Our new book is titled Divided We Stand: The 2020 Elections and American Politics. Among other things, it discusses state and congressional elections. It also discusses the state of the parties. The state of the GOP is not good.
New York Republicans are about to get their best chance in years to take back state government: A five-alarm scandal that’s left Gov. Andrew Cuomo facing an impeachment inquiry and multiple investigations.
But 15 years after the departure of George Pataki — a moderate and the only Republican to win a New York governor’s race in five decades — the GOP is bucking conventional wisdom that suggests a center-right gubernatorial candidate is their best, perhaps only, shot at success.

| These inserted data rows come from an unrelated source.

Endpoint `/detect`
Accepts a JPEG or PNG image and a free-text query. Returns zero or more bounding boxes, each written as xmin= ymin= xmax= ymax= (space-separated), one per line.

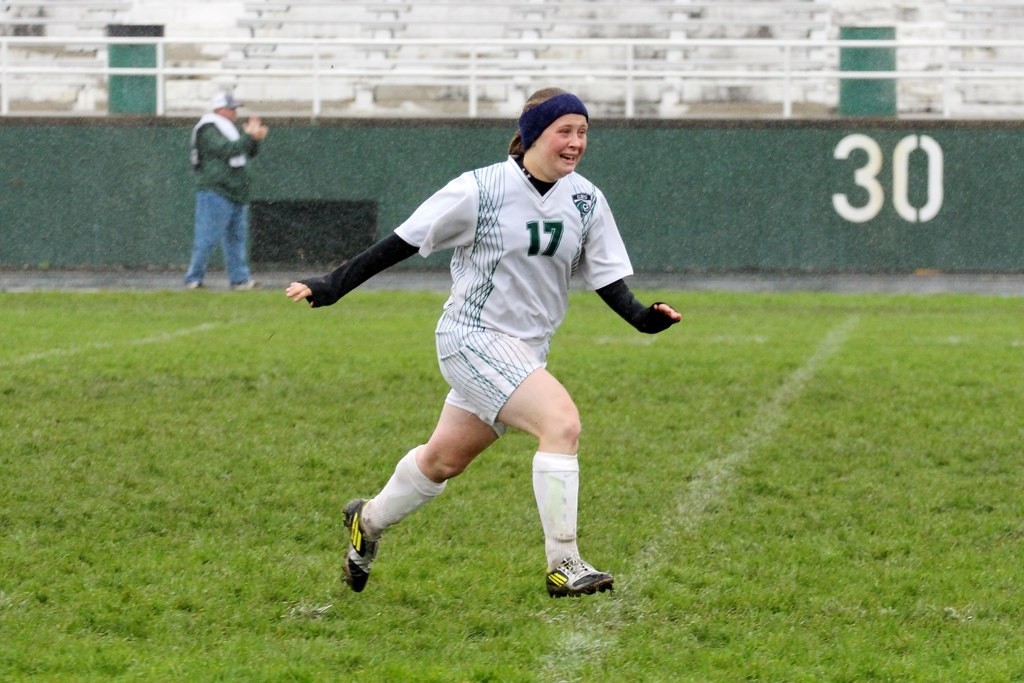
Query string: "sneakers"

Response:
xmin=545 ymin=555 xmax=614 ymax=598
xmin=343 ymin=499 xmax=383 ymax=592
xmin=232 ymin=278 xmax=263 ymax=291
xmin=189 ymin=280 xmax=207 ymax=289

Party leaders from across the state, looking to avoid a potential civil war, have been rallying around Rep. Lee Zeldin of Long Island — a Donald Trump-loving conservative who voted to overturn the results of the 2020 election and has fought ardently to oppose abortion rights. Other contenders look much the same and include upstate firebrand Rep. Elise Stefanik and former New York Mayor Rudy Giuliani’s son, Andrew Giuliani. Both are also backers of Trump, who lost the state by some 2 million votes last year.

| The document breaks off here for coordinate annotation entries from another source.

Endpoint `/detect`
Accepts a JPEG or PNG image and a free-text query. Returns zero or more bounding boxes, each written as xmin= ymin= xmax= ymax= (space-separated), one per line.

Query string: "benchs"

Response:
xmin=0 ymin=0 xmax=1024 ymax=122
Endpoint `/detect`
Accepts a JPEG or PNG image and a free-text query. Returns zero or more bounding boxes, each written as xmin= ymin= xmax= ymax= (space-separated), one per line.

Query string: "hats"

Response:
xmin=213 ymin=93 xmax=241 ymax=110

The dynamics are not the result of choice or strategy but rather environment. The GOP is nearly decimated across the state, and with a polarized landscape on the heels of a Trump presidency, it might be impossible to find a GOP candidate who can appeal to center-right Democrats and independents — especially one who has the kind of financing and zeal Zeldin does.
The next George Pataki simply doesn't exist.